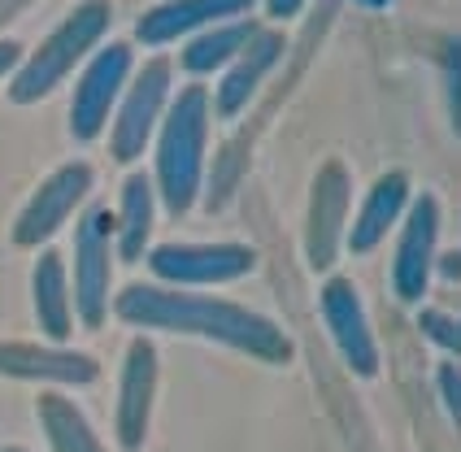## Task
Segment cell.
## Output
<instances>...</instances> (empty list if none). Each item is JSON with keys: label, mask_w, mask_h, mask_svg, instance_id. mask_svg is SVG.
<instances>
[{"label": "cell", "mask_w": 461, "mask_h": 452, "mask_svg": "<svg viewBox=\"0 0 461 452\" xmlns=\"http://www.w3.org/2000/svg\"><path fill=\"white\" fill-rule=\"evenodd\" d=\"M113 309H118V318L127 327L201 335V339L240 348V352H249V357H257V361H270V366L292 361V339L270 318H261V313L244 309V304L213 301V296H192V292H161V287H149V283H131L127 292H118Z\"/></svg>", "instance_id": "6da1fadb"}, {"label": "cell", "mask_w": 461, "mask_h": 452, "mask_svg": "<svg viewBox=\"0 0 461 452\" xmlns=\"http://www.w3.org/2000/svg\"><path fill=\"white\" fill-rule=\"evenodd\" d=\"M205 135H209V92L183 87L166 109L157 135V192L170 213H187L201 196L205 175Z\"/></svg>", "instance_id": "7a4b0ae2"}, {"label": "cell", "mask_w": 461, "mask_h": 452, "mask_svg": "<svg viewBox=\"0 0 461 452\" xmlns=\"http://www.w3.org/2000/svg\"><path fill=\"white\" fill-rule=\"evenodd\" d=\"M109 14H113L109 0H83L78 9H70V18L23 61V70L9 83V101L14 104L44 101L52 87L101 44V35L109 31Z\"/></svg>", "instance_id": "3957f363"}, {"label": "cell", "mask_w": 461, "mask_h": 452, "mask_svg": "<svg viewBox=\"0 0 461 452\" xmlns=\"http://www.w3.org/2000/svg\"><path fill=\"white\" fill-rule=\"evenodd\" d=\"M109 249H113V213L92 204L75 231V292H70V304L78 309L87 330H101L109 318V301H113L109 296V275H113Z\"/></svg>", "instance_id": "277c9868"}, {"label": "cell", "mask_w": 461, "mask_h": 452, "mask_svg": "<svg viewBox=\"0 0 461 452\" xmlns=\"http://www.w3.org/2000/svg\"><path fill=\"white\" fill-rule=\"evenodd\" d=\"M257 252L249 244H161L149 252V270L175 287H213L253 275Z\"/></svg>", "instance_id": "5b68a950"}, {"label": "cell", "mask_w": 461, "mask_h": 452, "mask_svg": "<svg viewBox=\"0 0 461 452\" xmlns=\"http://www.w3.org/2000/svg\"><path fill=\"white\" fill-rule=\"evenodd\" d=\"M166 96H170V61L153 57L140 75L131 78L127 96L118 101V122H113V144H109L113 161L131 166L149 149L157 122H161V109H166Z\"/></svg>", "instance_id": "8992f818"}, {"label": "cell", "mask_w": 461, "mask_h": 452, "mask_svg": "<svg viewBox=\"0 0 461 452\" xmlns=\"http://www.w3.org/2000/svg\"><path fill=\"white\" fill-rule=\"evenodd\" d=\"M131 61L135 57H131L127 44H104L87 61V70H83V78L75 87V101H70V131H75V140H96L104 131L113 104L122 101V87L131 78Z\"/></svg>", "instance_id": "52a82bcc"}, {"label": "cell", "mask_w": 461, "mask_h": 452, "mask_svg": "<svg viewBox=\"0 0 461 452\" xmlns=\"http://www.w3.org/2000/svg\"><path fill=\"white\" fill-rule=\"evenodd\" d=\"M92 166H83V161H70V166H61L57 175H49L40 187H35V196L26 201V209L18 213V222H14V244H23V249H35V244H44L52 240L66 218L75 213L83 196L92 192Z\"/></svg>", "instance_id": "ba28073f"}, {"label": "cell", "mask_w": 461, "mask_h": 452, "mask_svg": "<svg viewBox=\"0 0 461 452\" xmlns=\"http://www.w3.org/2000/svg\"><path fill=\"white\" fill-rule=\"evenodd\" d=\"M439 201L431 192H422L405 213L401 226V244H396V261H392V287L405 304L422 301L427 296V283H431V266H436V244H439Z\"/></svg>", "instance_id": "9c48e42d"}, {"label": "cell", "mask_w": 461, "mask_h": 452, "mask_svg": "<svg viewBox=\"0 0 461 452\" xmlns=\"http://www.w3.org/2000/svg\"><path fill=\"white\" fill-rule=\"evenodd\" d=\"M322 322L331 330L335 348L344 357V366L361 378L379 375V348H375V330H370V318H366V304H361L357 287L348 278H327L322 283Z\"/></svg>", "instance_id": "30bf717a"}, {"label": "cell", "mask_w": 461, "mask_h": 452, "mask_svg": "<svg viewBox=\"0 0 461 452\" xmlns=\"http://www.w3.org/2000/svg\"><path fill=\"white\" fill-rule=\"evenodd\" d=\"M157 348L149 339H131L127 357H122V378H118V444L127 452L144 448V435L153 422V401H157Z\"/></svg>", "instance_id": "8fae6325"}, {"label": "cell", "mask_w": 461, "mask_h": 452, "mask_svg": "<svg viewBox=\"0 0 461 452\" xmlns=\"http://www.w3.org/2000/svg\"><path fill=\"white\" fill-rule=\"evenodd\" d=\"M344 213H348V170L339 161H327L313 178V201L305 218V257L313 270H331L339 257V235H344Z\"/></svg>", "instance_id": "7c38bea8"}, {"label": "cell", "mask_w": 461, "mask_h": 452, "mask_svg": "<svg viewBox=\"0 0 461 452\" xmlns=\"http://www.w3.org/2000/svg\"><path fill=\"white\" fill-rule=\"evenodd\" d=\"M257 0H166L149 9L140 23H135V40L149 44V49H161L170 40H183L192 31H205V26L218 23H235L253 9Z\"/></svg>", "instance_id": "4fadbf2b"}, {"label": "cell", "mask_w": 461, "mask_h": 452, "mask_svg": "<svg viewBox=\"0 0 461 452\" xmlns=\"http://www.w3.org/2000/svg\"><path fill=\"white\" fill-rule=\"evenodd\" d=\"M0 375L35 378V383H57V387H83V383H96L101 366H96L92 357H83V352L40 348V344L5 339V344H0Z\"/></svg>", "instance_id": "5bb4252c"}, {"label": "cell", "mask_w": 461, "mask_h": 452, "mask_svg": "<svg viewBox=\"0 0 461 452\" xmlns=\"http://www.w3.org/2000/svg\"><path fill=\"white\" fill-rule=\"evenodd\" d=\"M279 57H283V35H279V31L257 26L253 40H249V44H244V49L227 61V75H222V83H218V96H213L218 113H222V118H235L244 104L253 101V92L261 87V78L270 75V66H275Z\"/></svg>", "instance_id": "9a60e30c"}, {"label": "cell", "mask_w": 461, "mask_h": 452, "mask_svg": "<svg viewBox=\"0 0 461 452\" xmlns=\"http://www.w3.org/2000/svg\"><path fill=\"white\" fill-rule=\"evenodd\" d=\"M405 204H410V175H405V170H387V175L370 187V196L361 201L357 222L348 226V249L357 252V257L375 252L384 244L387 231L401 222Z\"/></svg>", "instance_id": "2e32d148"}, {"label": "cell", "mask_w": 461, "mask_h": 452, "mask_svg": "<svg viewBox=\"0 0 461 452\" xmlns=\"http://www.w3.org/2000/svg\"><path fill=\"white\" fill-rule=\"evenodd\" d=\"M31 292H35V322L52 344L70 339L75 330V304H70V283H66V261L57 252H40L35 257V275H31Z\"/></svg>", "instance_id": "e0dca14e"}, {"label": "cell", "mask_w": 461, "mask_h": 452, "mask_svg": "<svg viewBox=\"0 0 461 452\" xmlns=\"http://www.w3.org/2000/svg\"><path fill=\"white\" fill-rule=\"evenodd\" d=\"M153 218H157V192L149 175H127L122 183V201H118V257L122 261H140L149 249V235H153Z\"/></svg>", "instance_id": "ac0fdd59"}, {"label": "cell", "mask_w": 461, "mask_h": 452, "mask_svg": "<svg viewBox=\"0 0 461 452\" xmlns=\"http://www.w3.org/2000/svg\"><path fill=\"white\" fill-rule=\"evenodd\" d=\"M253 31H257L253 18H235V23L205 26V31H201V35L187 44V52H183V70H187L192 78L222 70L230 57H235V52L253 40Z\"/></svg>", "instance_id": "d6986e66"}, {"label": "cell", "mask_w": 461, "mask_h": 452, "mask_svg": "<svg viewBox=\"0 0 461 452\" xmlns=\"http://www.w3.org/2000/svg\"><path fill=\"white\" fill-rule=\"evenodd\" d=\"M40 422H44V435H49L52 452H104L92 422L78 413V404L57 396V392L40 396Z\"/></svg>", "instance_id": "ffe728a7"}, {"label": "cell", "mask_w": 461, "mask_h": 452, "mask_svg": "<svg viewBox=\"0 0 461 452\" xmlns=\"http://www.w3.org/2000/svg\"><path fill=\"white\" fill-rule=\"evenodd\" d=\"M422 330H427V339H431V344H439V348L448 352V357H453V352L461 348L457 318H453V313H439V309H427V313H422Z\"/></svg>", "instance_id": "44dd1931"}, {"label": "cell", "mask_w": 461, "mask_h": 452, "mask_svg": "<svg viewBox=\"0 0 461 452\" xmlns=\"http://www.w3.org/2000/svg\"><path fill=\"white\" fill-rule=\"evenodd\" d=\"M439 401H444V409H448V418H457V401H461V387H457V361H444L439 366Z\"/></svg>", "instance_id": "7402d4cb"}, {"label": "cell", "mask_w": 461, "mask_h": 452, "mask_svg": "<svg viewBox=\"0 0 461 452\" xmlns=\"http://www.w3.org/2000/svg\"><path fill=\"white\" fill-rule=\"evenodd\" d=\"M18 61H23V44H14V40H0V78L9 75Z\"/></svg>", "instance_id": "603a6c76"}, {"label": "cell", "mask_w": 461, "mask_h": 452, "mask_svg": "<svg viewBox=\"0 0 461 452\" xmlns=\"http://www.w3.org/2000/svg\"><path fill=\"white\" fill-rule=\"evenodd\" d=\"M301 5H305V0H266V9H270L275 18H292Z\"/></svg>", "instance_id": "cb8c5ba5"}, {"label": "cell", "mask_w": 461, "mask_h": 452, "mask_svg": "<svg viewBox=\"0 0 461 452\" xmlns=\"http://www.w3.org/2000/svg\"><path fill=\"white\" fill-rule=\"evenodd\" d=\"M0 452H26V448H0Z\"/></svg>", "instance_id": "d4e9b609"}]
</instances>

» **Given exercise**
Please tally the lines of the data above that contain the string "instances", with case counting, and give only the number.

» **Written response**
3